According to The New York Times, the parting was a mutual decision. Apple executives began to question the cost of the deal and the departure of several in-house designers to Ive’s LoveFrom company, the paper reported, as Ive had grown frustrated at not being able to work freely with other clients. The arrangement prohibited LoveFrom from “taking work that Apple found competitive”.
This ends a 30-year partnership between Ive and the Cupertino company, which he joined in 1992. Some of Apple’s most iconic products, including the iPhone, the Apple Watch, the iMac, and many other high-profile products have Ive’s fingerprints all over them. “He has more operational power than anyone else at Apple except me,” Jobs once told a biographer. Indeed, after Jobs left, Ive was arguably the best-known and most visible member of Apple’s senior management team, with his extremely serious “white room” monologue videos that were a well-known part of hardware launches. Even now, he’s pulling more headlines than most Apple executives.

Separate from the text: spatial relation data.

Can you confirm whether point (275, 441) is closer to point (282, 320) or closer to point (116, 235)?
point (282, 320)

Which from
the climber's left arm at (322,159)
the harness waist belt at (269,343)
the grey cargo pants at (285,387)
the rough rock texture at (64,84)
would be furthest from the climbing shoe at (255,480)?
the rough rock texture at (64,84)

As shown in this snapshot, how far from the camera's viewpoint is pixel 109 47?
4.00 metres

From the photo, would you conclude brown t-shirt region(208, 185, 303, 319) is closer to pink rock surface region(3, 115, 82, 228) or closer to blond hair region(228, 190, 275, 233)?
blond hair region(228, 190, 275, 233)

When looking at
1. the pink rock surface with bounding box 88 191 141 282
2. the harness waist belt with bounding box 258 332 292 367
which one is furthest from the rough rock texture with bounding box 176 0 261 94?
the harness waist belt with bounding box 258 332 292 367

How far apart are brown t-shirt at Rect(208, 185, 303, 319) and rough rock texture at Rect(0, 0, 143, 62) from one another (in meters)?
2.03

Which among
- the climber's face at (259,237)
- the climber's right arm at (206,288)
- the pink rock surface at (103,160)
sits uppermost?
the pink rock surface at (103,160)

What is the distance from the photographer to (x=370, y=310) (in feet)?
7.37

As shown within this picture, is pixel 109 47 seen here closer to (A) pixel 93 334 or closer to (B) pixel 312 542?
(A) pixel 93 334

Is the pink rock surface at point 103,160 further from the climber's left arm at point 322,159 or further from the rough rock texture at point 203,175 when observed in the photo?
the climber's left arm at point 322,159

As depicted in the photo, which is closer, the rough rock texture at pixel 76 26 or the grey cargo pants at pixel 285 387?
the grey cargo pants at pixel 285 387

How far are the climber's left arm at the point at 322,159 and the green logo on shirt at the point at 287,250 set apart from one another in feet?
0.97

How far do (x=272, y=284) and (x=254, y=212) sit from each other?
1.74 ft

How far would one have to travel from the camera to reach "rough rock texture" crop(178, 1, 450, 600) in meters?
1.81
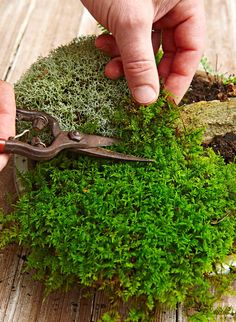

His star grew rapidly after Steve Jobs returned to Apple in 1997. Initially, Jobs was eager to hire a major design chief from outside the company, but it soon became apparent that the two were like-minded. Steeped in a love of Bauhaus and the meticulous work ethic of his silversmith father, I have immersed myself in Jobs’ design ethic more than anyone else.
Ive’s influence was such that when he left Apple in 2019, we argued it could be an even greater test for the company than Jobs’ loss. The blow appeared to be softened when Apple signed LoveFrom to a multi-year consultancy contract, although it’s not clear how much input he had on Apple’s recent designs like the 24-inch iMac and 14-inch MacBook Pro, but now that Ive seems a lot. being cut off from Apple earlier than expected, we’ll see how well the company has learned to live without him.